Evidence Supporting this KER
The overall weight of evidence is moderate for a direct linkage between perturbation of the expression of genes in brain (and in hippocampus specifically) and neuroanatomical abnormalities. It is widely acknowledged that the development of the structure of the hippocampus is under the control of hippocampal gene expression. However, while an extensive body of literature exists linking some genes to hippocampal structure, there is no complete compendium on the total number of genes involved, nor direct causative links between the myriad of genes and the intricate development (both timing and location) of the majority of hippocampal structure.
The biological plausibility of this KER is rated as strong. It is well established that gene regulation controls brain development. This also applies to the development of the hippocampus, where nuclear thyroid receptors that regulate gene transcription, directly or indirectly via transcription factor regulation, to control translation.

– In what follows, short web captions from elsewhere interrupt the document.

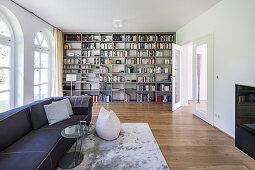 libary of a modern one family villa in Hamburg, north Germany, Germany
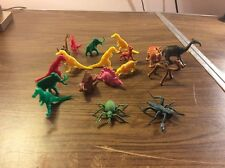 VINTAGE LARGE LOT OF PLASTIC/RUBBER TOY DINOSAURS AND OTHER CREATURES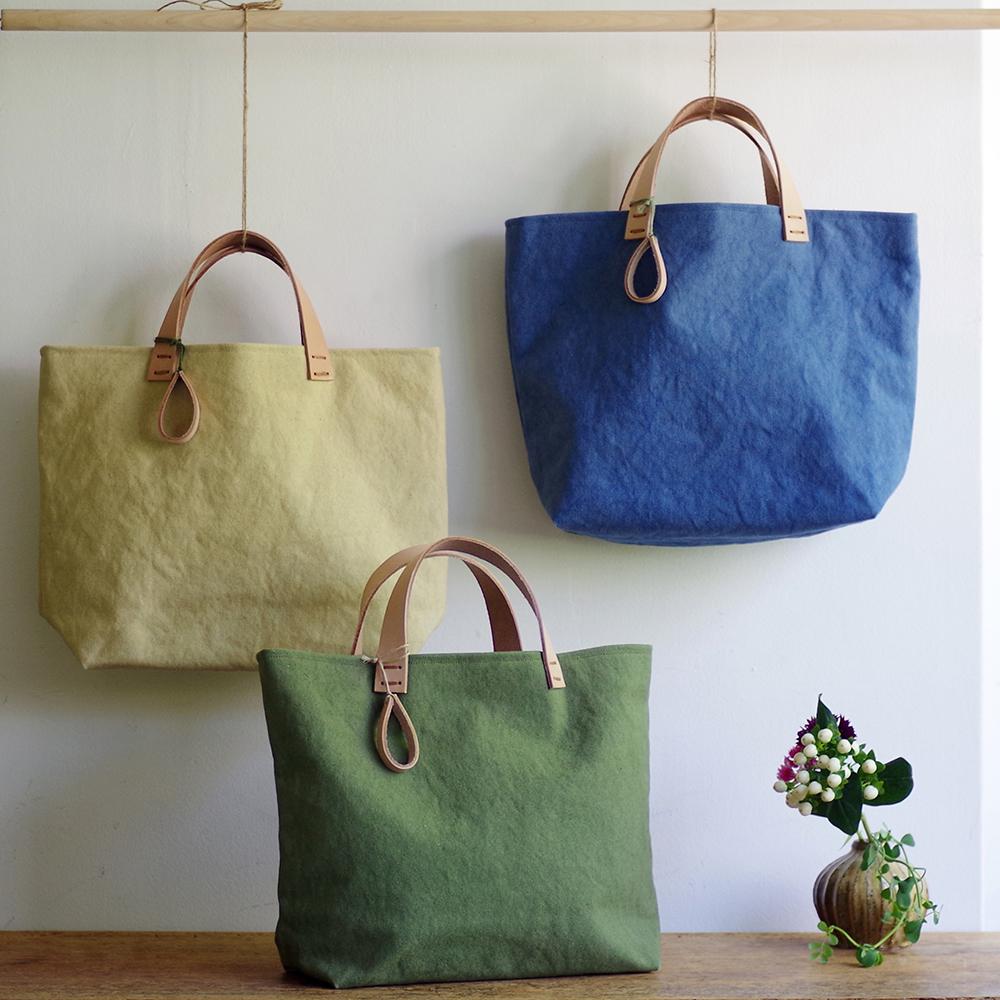 玉ねぎで染めた帆布トートバッグ (Mサイズ) <こきはなだいろ/くちなしいろ/まつばいろ> [れんげの家(長野県)] 植物染め 手作り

Uncertainties and Inconsistencies
There are no inconsistencies in this KER, but there are some uncertainties. Few studies exist that report both gene expression changes and structural changes in the hippocampus in same study to provide direct causative evidence for this KER. Lacking also is the specific suite of genes that are altered in the hippocampus at particular developmental times that are causal to the structural defects reported. For future research, it is critical to generate data in which the upstream KE is modulated in a ‘dose-response’ manner to better support the causative relationship. Significant data gaps also exist for basic fetal hippocampal development.
There are no data on the quantitative linkages between gene expression changes and altered hippocampal anatomy.
Known modulating factors
Known Feedforward/Feedback loops influencing this KER
Domain of Applicability
The majority of data in support of this KER is from rodent models. The evolutionary conservation of thyroid receptors (Holzer et al., 2017) coupled with their role in TR regulated gene transcription in neurodevelopment, suggests that this KER may also be applicable to other species.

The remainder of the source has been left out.